Referring to FIG. 7, shown is an exemplary implementation, following, for example the operation of HEVC with additions and modifications as indicated, of the enhancement layer coding loop (611) in difference coding mode.

The coding loop can receive uncompressed input sample data (601). It further can receive upsampled base layer reconstructed picture (or parts thereof), and associated side information, from the upsample unit (609) and upscale unit (610), respectively. In some base layer video compression standards, there is no side information that needs to be conveyed, and, therefore, the upscale unit (610) may not exist.

In difference coding mode, the coding loop can create a bitstream that represents the difference between the input uncompressed sample data (701) and the upsampled base layer reconstructed picture (or parts thereof) (702) as received from the upsample unit (609). This difference is the residual information that is not represented in the upsampled base layer samples. Accordingly, this difference can be calculated by the residual calculator module (703), and can be stored in a to-be-coded picture buffer (704). The picture of the to-be-coded picture buffer (704) can be encoded by the enhancement layer coding loop according to the same or a different compression mechanism as in the coding loop for pixel coding mode, for example by an HEVC coding loop. Specifically, an in-loop, forward encoder (705) can create a bitstream (706), which can be reconstructed by an in-loop decoder (707), so to generate an interim picture (708). The interim picture (708) is in difference mode.

It has already been pointed out that the use of an unmodified loop filter on samples in difference coding mode can lead to undesirable results. Accordingly, in the same or another embodiment, before the interim picture is exposed to a loop filter (709), it can be converted by a converter (710) from difference mode to pixel mode. The converter can, for example, for each sample in difference domain of the current CU, add the spatially corresponding sample from the upsampled base layer picture (702). The result is another interim picture (711) in the pixel domain.
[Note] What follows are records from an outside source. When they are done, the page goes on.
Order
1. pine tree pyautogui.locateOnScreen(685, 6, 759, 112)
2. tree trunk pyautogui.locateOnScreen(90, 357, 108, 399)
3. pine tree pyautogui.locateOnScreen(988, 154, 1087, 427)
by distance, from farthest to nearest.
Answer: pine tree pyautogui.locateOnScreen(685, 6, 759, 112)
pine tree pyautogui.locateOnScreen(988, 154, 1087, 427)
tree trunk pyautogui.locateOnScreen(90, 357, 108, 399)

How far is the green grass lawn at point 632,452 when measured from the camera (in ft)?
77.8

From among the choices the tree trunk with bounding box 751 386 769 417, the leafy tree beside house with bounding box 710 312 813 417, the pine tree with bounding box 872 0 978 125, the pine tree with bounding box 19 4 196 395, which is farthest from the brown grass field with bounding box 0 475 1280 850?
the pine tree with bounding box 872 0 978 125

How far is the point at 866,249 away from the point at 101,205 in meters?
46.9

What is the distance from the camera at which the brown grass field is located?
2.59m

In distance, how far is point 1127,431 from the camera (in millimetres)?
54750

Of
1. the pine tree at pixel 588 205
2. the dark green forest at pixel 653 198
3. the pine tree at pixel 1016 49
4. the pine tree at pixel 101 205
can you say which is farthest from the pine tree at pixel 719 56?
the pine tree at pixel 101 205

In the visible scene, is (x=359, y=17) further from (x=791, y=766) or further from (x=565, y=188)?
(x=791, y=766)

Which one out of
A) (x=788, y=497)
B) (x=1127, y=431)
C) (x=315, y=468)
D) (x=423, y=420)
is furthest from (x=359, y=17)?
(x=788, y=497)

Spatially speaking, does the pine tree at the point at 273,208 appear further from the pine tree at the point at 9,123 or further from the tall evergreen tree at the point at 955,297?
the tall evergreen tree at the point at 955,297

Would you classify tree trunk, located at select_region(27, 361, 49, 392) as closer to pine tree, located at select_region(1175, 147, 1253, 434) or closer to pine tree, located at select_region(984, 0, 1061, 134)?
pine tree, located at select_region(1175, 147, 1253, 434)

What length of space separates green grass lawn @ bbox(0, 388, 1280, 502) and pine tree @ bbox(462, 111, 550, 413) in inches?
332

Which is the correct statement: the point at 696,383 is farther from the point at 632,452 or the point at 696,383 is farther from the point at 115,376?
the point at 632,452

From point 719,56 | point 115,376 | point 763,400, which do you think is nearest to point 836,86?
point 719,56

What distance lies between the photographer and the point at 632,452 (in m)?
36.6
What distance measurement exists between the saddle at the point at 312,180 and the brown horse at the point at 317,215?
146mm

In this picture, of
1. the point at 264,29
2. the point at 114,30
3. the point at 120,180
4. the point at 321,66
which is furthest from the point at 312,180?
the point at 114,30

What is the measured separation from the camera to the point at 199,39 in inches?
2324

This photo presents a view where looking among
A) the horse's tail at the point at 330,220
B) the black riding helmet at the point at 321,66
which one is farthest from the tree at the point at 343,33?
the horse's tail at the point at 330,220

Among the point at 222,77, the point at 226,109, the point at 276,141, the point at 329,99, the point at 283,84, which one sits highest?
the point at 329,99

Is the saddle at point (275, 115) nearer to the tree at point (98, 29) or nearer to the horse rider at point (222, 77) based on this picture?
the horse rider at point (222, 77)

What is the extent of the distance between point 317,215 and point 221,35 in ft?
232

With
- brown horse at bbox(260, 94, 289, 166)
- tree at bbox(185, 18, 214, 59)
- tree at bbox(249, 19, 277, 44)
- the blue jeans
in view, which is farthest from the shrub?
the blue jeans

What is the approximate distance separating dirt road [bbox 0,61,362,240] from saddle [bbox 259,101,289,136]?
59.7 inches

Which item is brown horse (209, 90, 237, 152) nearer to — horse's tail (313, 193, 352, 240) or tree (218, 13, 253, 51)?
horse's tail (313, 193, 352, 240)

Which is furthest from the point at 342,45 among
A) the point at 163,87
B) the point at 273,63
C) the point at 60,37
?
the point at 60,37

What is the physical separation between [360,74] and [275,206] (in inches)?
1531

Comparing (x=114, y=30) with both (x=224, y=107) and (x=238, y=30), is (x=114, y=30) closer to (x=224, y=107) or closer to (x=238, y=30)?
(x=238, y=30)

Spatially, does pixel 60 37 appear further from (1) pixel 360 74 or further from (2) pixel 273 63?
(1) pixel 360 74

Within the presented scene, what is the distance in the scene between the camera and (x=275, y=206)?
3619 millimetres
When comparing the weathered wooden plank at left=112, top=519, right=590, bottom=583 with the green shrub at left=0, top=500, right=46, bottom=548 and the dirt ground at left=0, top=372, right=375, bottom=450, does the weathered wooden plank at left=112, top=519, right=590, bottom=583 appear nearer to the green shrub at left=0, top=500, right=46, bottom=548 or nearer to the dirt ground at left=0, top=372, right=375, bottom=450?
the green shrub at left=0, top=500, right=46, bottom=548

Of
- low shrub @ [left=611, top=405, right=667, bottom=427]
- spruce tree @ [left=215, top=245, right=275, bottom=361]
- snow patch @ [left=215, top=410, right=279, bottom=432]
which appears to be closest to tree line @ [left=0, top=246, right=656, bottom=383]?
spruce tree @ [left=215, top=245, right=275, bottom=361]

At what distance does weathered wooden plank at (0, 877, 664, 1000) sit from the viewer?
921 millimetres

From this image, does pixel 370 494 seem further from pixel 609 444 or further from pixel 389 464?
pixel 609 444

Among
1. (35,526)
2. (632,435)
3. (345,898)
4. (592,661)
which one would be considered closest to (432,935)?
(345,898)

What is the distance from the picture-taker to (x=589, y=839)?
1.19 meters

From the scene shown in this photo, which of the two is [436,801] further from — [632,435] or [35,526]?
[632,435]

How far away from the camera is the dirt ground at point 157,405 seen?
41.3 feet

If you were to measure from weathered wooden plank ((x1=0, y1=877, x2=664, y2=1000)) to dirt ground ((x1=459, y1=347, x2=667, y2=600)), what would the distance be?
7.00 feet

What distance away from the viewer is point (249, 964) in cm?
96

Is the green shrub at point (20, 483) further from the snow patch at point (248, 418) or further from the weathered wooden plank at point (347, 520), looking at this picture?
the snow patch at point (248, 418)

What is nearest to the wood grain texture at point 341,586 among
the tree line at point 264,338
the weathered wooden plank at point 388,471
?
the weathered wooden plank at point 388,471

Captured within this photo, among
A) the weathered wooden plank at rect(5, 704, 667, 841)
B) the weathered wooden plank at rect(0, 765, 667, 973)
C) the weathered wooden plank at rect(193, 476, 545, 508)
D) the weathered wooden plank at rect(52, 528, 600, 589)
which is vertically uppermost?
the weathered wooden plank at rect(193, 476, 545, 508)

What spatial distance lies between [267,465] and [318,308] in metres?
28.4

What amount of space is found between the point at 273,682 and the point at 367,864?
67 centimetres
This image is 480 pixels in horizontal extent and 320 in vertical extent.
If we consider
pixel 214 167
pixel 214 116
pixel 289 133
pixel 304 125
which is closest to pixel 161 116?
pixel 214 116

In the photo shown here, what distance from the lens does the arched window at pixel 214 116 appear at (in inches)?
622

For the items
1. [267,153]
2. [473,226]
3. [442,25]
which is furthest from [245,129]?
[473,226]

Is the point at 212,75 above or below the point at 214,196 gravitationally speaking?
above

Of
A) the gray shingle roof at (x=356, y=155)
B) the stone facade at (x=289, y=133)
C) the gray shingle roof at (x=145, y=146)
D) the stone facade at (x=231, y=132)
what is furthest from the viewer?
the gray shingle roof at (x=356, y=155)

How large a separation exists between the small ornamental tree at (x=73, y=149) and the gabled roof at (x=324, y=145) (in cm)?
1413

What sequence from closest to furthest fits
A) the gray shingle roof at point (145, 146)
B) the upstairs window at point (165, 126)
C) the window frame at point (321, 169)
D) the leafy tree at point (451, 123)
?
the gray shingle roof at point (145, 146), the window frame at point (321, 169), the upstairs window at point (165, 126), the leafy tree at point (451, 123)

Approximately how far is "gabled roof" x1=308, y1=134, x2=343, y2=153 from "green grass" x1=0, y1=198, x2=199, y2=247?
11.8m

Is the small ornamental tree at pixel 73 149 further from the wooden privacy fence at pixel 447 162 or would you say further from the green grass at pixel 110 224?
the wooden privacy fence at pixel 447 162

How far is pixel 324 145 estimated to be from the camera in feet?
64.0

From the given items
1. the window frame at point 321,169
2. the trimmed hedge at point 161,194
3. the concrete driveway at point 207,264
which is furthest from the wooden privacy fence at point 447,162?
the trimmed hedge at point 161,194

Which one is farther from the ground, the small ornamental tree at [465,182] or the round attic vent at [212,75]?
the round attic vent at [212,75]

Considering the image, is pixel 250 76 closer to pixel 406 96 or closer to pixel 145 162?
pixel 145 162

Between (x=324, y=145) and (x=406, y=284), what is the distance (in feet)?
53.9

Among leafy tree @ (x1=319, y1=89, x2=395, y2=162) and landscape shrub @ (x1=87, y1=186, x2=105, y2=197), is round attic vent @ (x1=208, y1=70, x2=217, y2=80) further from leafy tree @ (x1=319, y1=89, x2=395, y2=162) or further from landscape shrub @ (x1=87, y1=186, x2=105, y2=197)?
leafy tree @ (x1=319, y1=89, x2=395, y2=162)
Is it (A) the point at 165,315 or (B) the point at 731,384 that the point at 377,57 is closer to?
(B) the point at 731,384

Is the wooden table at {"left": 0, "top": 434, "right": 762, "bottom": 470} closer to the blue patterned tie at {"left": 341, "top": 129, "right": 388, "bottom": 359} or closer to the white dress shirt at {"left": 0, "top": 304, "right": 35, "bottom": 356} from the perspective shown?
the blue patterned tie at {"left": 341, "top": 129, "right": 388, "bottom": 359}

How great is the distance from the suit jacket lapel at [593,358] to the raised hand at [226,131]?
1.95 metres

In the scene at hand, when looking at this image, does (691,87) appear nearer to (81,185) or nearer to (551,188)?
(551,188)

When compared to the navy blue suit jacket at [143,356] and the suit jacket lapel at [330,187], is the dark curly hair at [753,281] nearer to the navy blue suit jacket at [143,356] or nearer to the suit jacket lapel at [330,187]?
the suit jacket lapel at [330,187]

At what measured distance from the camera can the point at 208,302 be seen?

In the same or another embodiment, this interim picture (711) can be loop filtered by loop filter (709) to create a loop-filtered interim picture (712), which is in pixel domain.

While this interim picture (712) is in the pixel domain, the enhancement layer coding loop in difference mode can expect a picture in the difference domain for storage in the reference picture buffer (715). Accordingly, in the same or another embodiment, the latest interim picture (712) can be converted by converter (713) into yet another interim picture (714) in the difference domain, for example by subtracting, for all pixels of the current CU, the samples of the upsampled base layer picture (702) from the samples of the interim picture (712).

Accordingly, the difference picture can be converted into the pixel domain before loop filtering, and can be converted back into the difference domain thereafter, Therefore, the loop filter can operate in the pixel domain.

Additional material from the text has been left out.